Google’s PaLM 2 uses almost five times more text data than its predecessor

Google’s large language model, PaLM 2, uses almost five times as much text data for training as its predecessor, LLM, CNBC has learned. When announcing PaLM 2 last week, Google said the model is smaller than the earlier PaLM but uses more efficient “technology. “The lack of transparency of training data in artificial intelligence models is becoming a hot topic among researchers.

Alphabet Inc. CEO Sundar Pichai during the Google I/O Developers Conference in Mountain View, Calif. on Wednesday, May 10, 2023.

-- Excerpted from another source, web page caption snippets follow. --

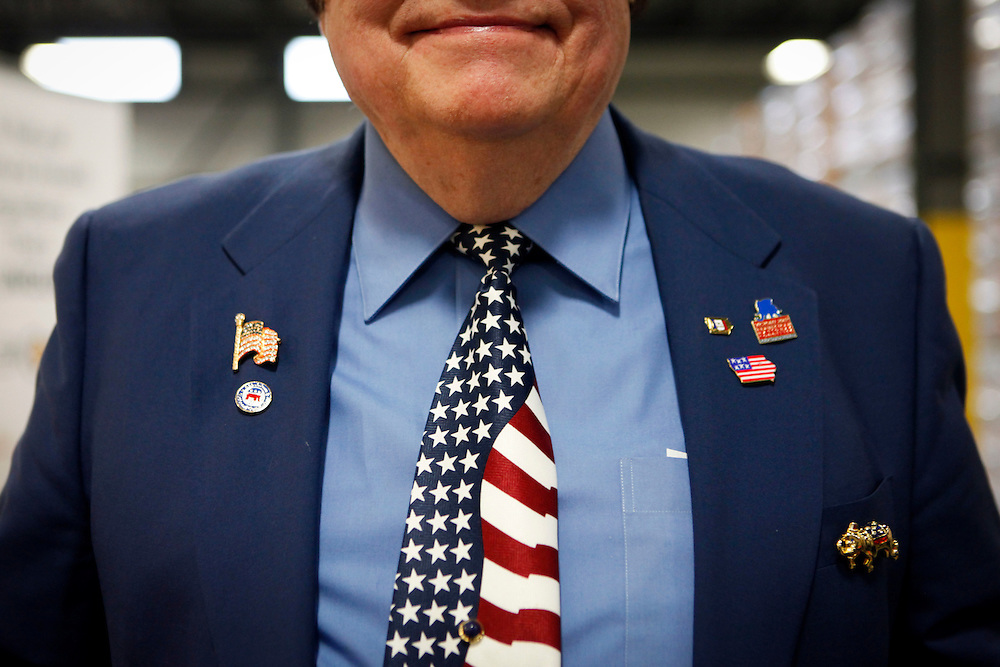 BUZZ ANDERSON poses for a portrait wearing his American Flag tie and Iowa lapel pins during a campaign event for Republican presidential candidate Mitt Romney at the Diamond V plant to gain support in the Iowa Caucuses on Friday, December 9, 2011 in Cedar Rapids, Iowa.
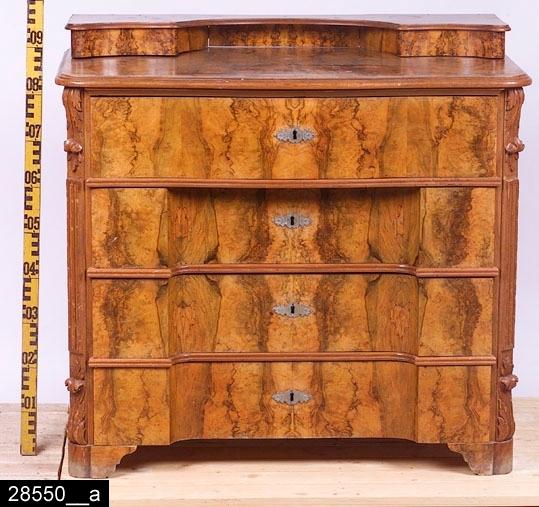 """Anmärkningar: Byrå, oscariansk, omkring 1900.  Konturerad uppsats med lådor på flankerna. Svagt konturerad skiva med profilerade kanter. Fyra draglådor med nyckelskyltar av järn. De tre nedersta draglådorna är inskjutna i mitten. De främre hörnen är försedda med skurna akantusflikar samt kannelyrer (bild 28550__b). Fyra klossformade konturerade fötter. På baksidan finns en etikett där det står """"C. Er. ERICSSON. / SNICKARMÄSTARE. / WESTERÅS."""" (bild 28550__c). H:940 L:990 Dj:550  Större delen av byrån är fanerad med valnöt, blindträet är av furu. Lådfronterna är av massiv valnöt. Ovandelen (skivan) av uppsatsen är av massiv mahogny. Tillstånd: Lådorna på uppsatsen saknar dragknoppar och går inte att öppna. Nycklar saknas till samtliga draglådor. En nyckelskylt är trasig."""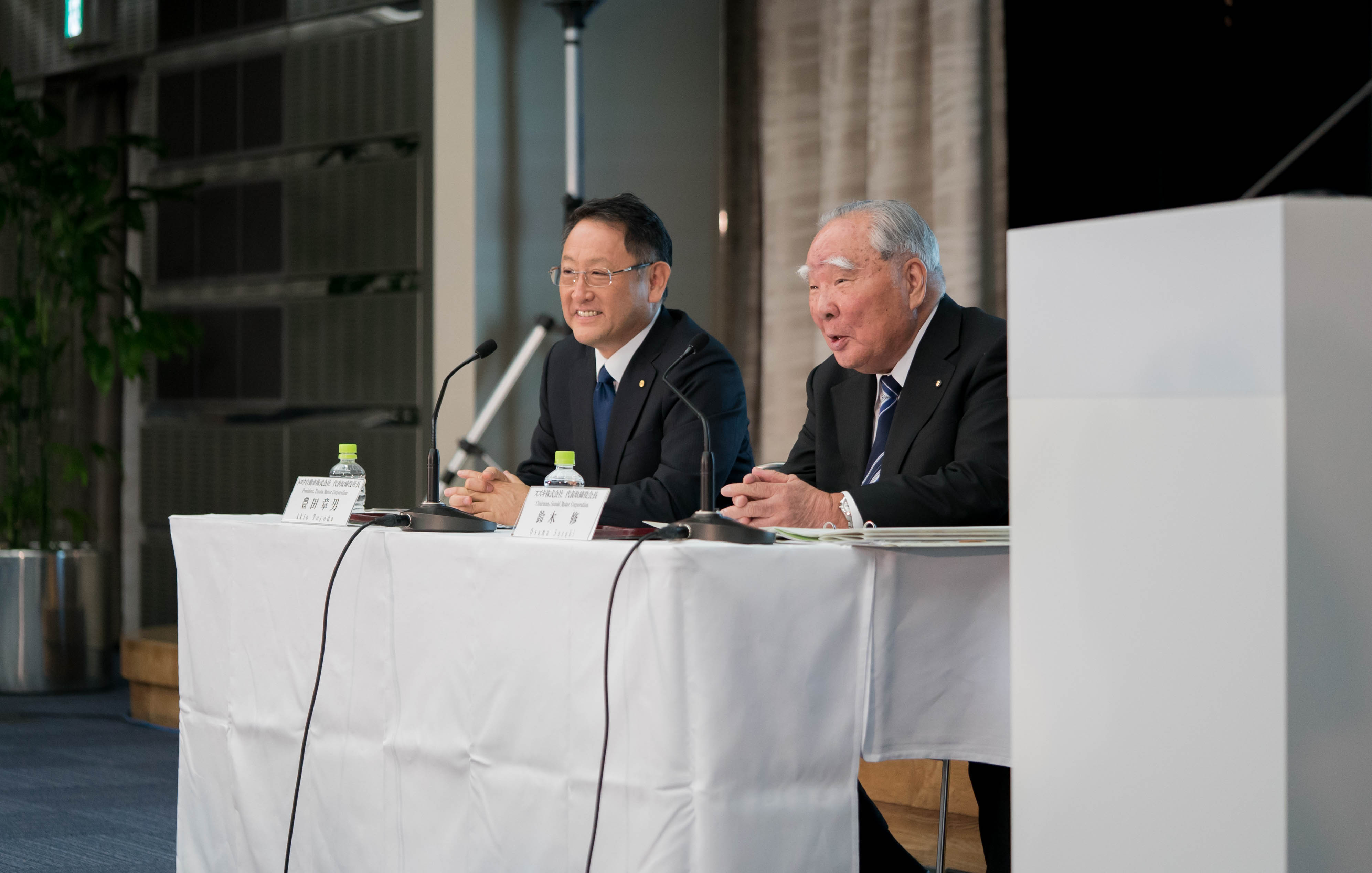 Toyota's president, Akio Toyoda, and Suzuki's chairman, Osamu Suzuki, at the press conference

David Paul Morris | Bloomberg | Getty Images

Google’s new large language model, which the company announced last week, uses almost five times as much training data as its 2022 predecessor, allowing it to perform more complex programming, math and creative writing tasks, CNBC has learned.

PaLM 2, the company’s new general-purpose Large Language Model (LLM) unveiled at Google I/O, is trained on 3.6 trillion tokens, according to internal documentation viewed by CNBC. Tokens, which are sequences of words, are an important building block for training LLMs because they teach the model to predict the next word that will appear in a sequence.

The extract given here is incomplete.